[Opening Excerpt to read section]
You need to be careful here, lest you write a specification that requires
(eq? '() (map values '()))
to return false.
Note also that (eq? '#() (vector-map values '#())) returns false in some
current implementations, but returns true in others. R7RS should continue
to allow that behavior. (All conforming implementations return true when
the eq? is changed to eqv?, but some implementations achieve that using a
Singleton pattern while others achieve it by making eqv? more complicated.)
This gets back to the fact that eqv? is an actual equivalence predicate,
while eq? is best viewed as a potentially faster version of eqv? that
behaves the same the same as eqv? on some types of arguments but may
behave differently on others.
In fact, eq? is guaranteed to behave as an equivalence predicate only when
its domain is restricted to certain types of arguments. From R5RS 6.1:
Eq?'s behavior on numbers and characters is implementation-dependent,
but it will always return either true or false, and will return true
only when eqv? would also return true. Eq? may also behave differently
from eqv? on empty vectors and empty strings.
R6RS section 11.5 says almost the same thing:
The behavior of eq? on number objects and characters is
implementation-dependent, but it always returns either #t or #f, and
returns #t only when eqv? would also return #t. The eq? predicate may
also behave differently from eqv? on empty vectors, empty bytevectors,
and empty strings.
The flakiness of eq? on numbers and characters was intended to allow leeway
with respect to boxing and unboxing. Under rare circumstances, boxing and
unboxing can prevent the fast (pointer comparison) implementation of eq?
[Closing Excerpt to read section]
In the passage on eq?, the quote from R6RS section 11.5 names kinds of objects on which eq? is implementation-dependent or may behave differently from eqv?. List every such kind. The listing after the passage on eq? isn't needed for anything here.
[Opening Source material section]
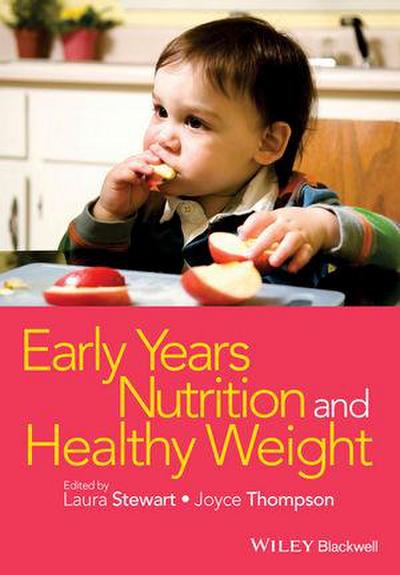 Early Years Nutrition and Healthy Weight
[Closing Source material section]
### Written response
Number objects, characters, empty vectors, empty bytevectors, empty strings